Poster Presentation 38th Lorne Cancer Conference 2026

Beyond the androgen receptor; a reprogramming framework identifies novel master-regulator networks driving aggressive prostate cancer lineage (#210)

Natalie L Lister 1 , Nora W Liu 2 , Malvika Kharbanda 2 , John F. Ouyang 3 , Tianjun Zhang 2 , Christopher P Sweeney 2 , Gail P Risbridger 1 , Owen L Rackham 3 4 , Renea A Taylor 5 , Jose M Polo 2
  1. Anatomy and Developmental Biology, Monash University, Clayton, VIC, Australia
  2. The South Australian immunoGENomics Cancer Institute, University of Adelaide, Adelaide, SA, Australia
  3. Centre for Computational Biology, Duke-NUS Medical School, Singapore, Malaysia
  4. Institute for Life Sciences, University of South Hampton, South Hampton, U.K., United Kingdom
  5. Department of Physiology, Monash University, Clayton, Victoria, Australia

The androgen receptor (AR) signaling axis remains the dominant therapeutic target in prostate cancer treatment, however the diversity of patient outcomes suggests alternate transcription factors (TFs) may contribute to aggressive prostate cancer biology and impact treatment response. To resolve their relative contribution in silico, we quantified the transcriptional ‘identity’ of prostate cancer subtypes within a discovery cohort of aggressive and therapy-resistant prostate tumor xenografts (PDX).
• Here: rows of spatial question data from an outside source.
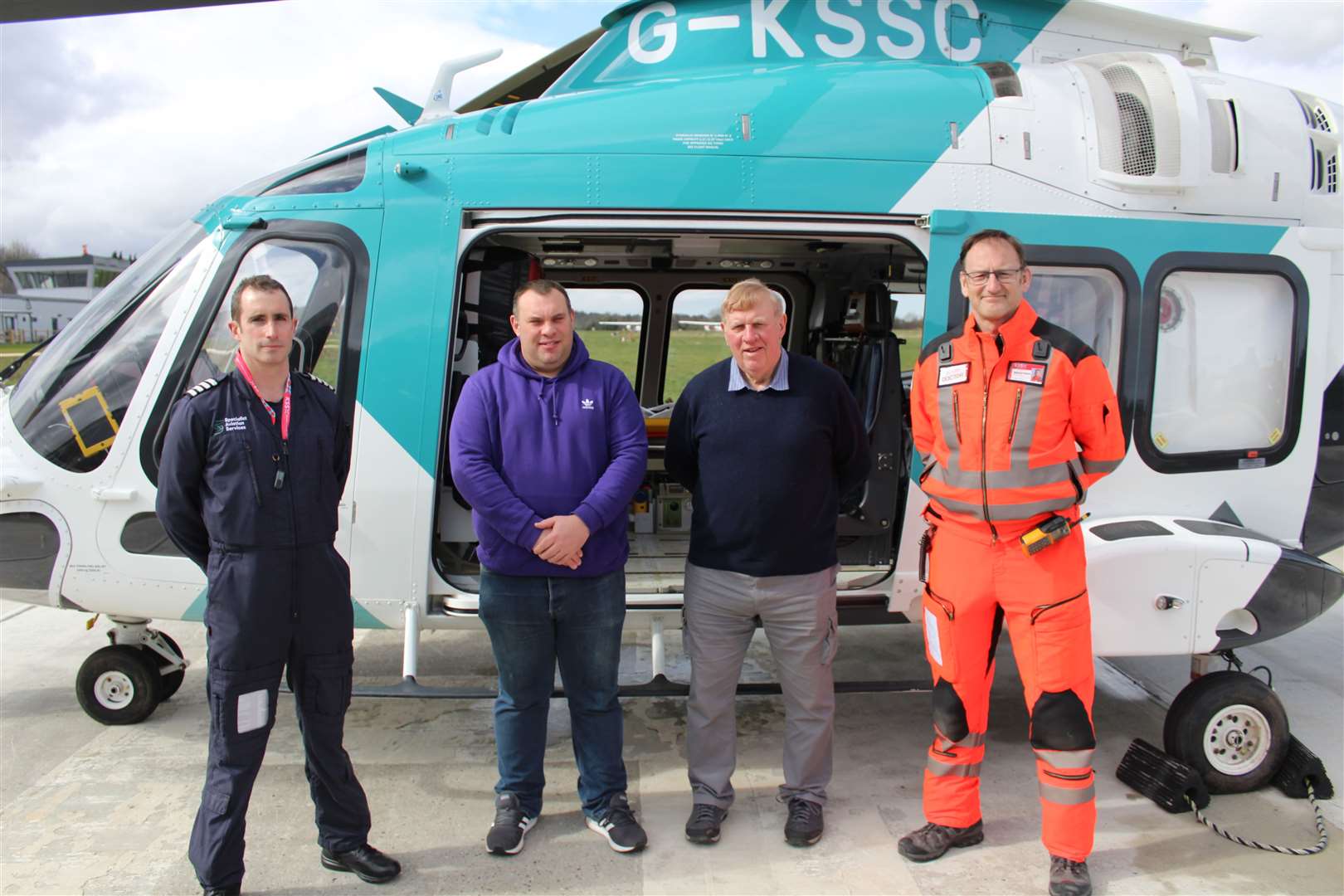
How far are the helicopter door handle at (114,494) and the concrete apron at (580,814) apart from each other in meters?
1.15

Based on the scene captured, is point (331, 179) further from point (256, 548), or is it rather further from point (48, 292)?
point (48, 292)

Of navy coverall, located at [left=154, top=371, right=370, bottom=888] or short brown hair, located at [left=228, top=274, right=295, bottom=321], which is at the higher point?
short brown hair, located at [left=228, top=274, right=295, bottom=321]

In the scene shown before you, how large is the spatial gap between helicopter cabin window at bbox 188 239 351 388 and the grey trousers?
5.44ft

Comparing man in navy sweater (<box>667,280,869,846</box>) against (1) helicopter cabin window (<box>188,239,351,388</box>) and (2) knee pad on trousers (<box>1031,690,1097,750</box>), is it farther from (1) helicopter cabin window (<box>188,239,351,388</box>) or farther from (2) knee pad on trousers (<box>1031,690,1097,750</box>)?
(1) helicopter cabin window (<box>188,239,351,388</box>)

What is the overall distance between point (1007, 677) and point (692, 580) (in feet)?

Using a proven cell-reprogramming framework1-3, we applied comparative network-based modelling of non-malignant and malignant prostate epithelial transcriptomes to define genome-wide signaling circuitry and prioritize TFs most associated with aggressive prostate cancer lineage. Importantly, clinical validation of a discovery set of TF-network signatures revealed strong associations with patient prognosis and treatment-resistance when detected in the primary prostate tumor of patients enrolled on the CHAARTED phase 3 trial, indicating a role in driving patient outcomes. Knockdown of selected master TFs strongly inhibited the growth of patient-derived prostate cancer organoids, indicating relevant cancer-dependency genes.  As proof-of-concept, we leveraged unbiased systems pharmacology to match drug compounds against core TF-networks predicted within our framework. Strong anti-cancer activity was observed following treatment of PDX-organoids with predicted drug compounds, but not control drugs, which we show effectively targeted core TF-networks at the transcriptional level. Collectively, our approach simplifies complex networks to prioritize key TFs driving aggressive prostate cancer lineage and reveals potential new therapeutic targets, beyond the AR.